Semi-supervised deep architecture for classification in streaming data
with emerging new classes: application in condition monitoring
Abstract
Classification in streaming data with emerging new classes (SENC) is
challenging because the surrogate models trained on the closed datasets
are open to new information never seen before. The fundamental sub-tasks
include: (1) Pattern recognition of these already known classes with
high accuracy; (2) Timely identification of emerging new classes; (3)
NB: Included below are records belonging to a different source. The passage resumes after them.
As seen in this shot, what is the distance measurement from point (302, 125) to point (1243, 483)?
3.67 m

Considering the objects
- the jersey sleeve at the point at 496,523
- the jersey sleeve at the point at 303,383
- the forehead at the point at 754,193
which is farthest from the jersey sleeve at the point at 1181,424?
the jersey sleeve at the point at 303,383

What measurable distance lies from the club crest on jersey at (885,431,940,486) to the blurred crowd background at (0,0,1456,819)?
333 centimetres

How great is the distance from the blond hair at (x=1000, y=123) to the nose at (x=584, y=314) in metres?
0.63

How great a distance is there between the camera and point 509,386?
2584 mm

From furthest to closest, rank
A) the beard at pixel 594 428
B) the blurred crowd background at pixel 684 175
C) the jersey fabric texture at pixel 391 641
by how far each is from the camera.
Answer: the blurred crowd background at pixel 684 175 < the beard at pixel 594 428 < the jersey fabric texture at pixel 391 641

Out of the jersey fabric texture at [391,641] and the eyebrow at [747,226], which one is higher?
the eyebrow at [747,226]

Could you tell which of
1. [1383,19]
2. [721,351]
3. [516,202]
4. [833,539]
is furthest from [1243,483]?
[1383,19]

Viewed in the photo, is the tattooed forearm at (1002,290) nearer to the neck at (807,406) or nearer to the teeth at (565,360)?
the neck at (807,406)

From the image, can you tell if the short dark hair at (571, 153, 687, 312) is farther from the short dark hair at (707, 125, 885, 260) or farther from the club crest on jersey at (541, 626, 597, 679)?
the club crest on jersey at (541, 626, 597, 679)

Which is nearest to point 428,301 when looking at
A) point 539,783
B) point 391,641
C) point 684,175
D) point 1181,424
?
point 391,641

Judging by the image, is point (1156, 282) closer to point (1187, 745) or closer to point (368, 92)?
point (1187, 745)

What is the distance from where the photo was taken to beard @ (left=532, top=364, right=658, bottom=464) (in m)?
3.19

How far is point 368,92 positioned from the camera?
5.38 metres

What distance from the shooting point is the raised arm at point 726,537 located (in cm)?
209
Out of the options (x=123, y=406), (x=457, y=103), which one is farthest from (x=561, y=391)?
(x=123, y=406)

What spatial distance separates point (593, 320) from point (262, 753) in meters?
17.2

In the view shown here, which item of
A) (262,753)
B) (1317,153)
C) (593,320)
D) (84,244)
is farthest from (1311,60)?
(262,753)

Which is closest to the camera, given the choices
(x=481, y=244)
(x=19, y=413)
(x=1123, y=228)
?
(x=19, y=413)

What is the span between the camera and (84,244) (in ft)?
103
Model update to adapt to new classes and (4) distinguish different new
classes. Existing SENC frameworks utilize predefined threshold to set
the ambiguous decision boundaries between the known and emerging new
classes, they have poor performance in distinguishing different emerging
new classes. To this end, a novel SENC framework leveraging Generative
Adversarial Network (GAN) and history-state ensemble method is proposed
in this paper, which is referred to as ensemble multi-classification GAN
(EMC-GAN). Compared with traditional SENC frameworks, the proposed
method is designed based on deep learning, thus, it can automatically
explore implicit features from the raw data without human intervention.
Besides, it doed not require pre-set threshold for novelty detection.
The proposed method is evaluated on the condition monitoring of rotating
machinery - a typical SENC case in real-world industry. Experimental
results show that the proposed SENC framework can not only effectively
detect emerging new classes from known ones, but also exhibit excellent
performance in distinguishing different new classes.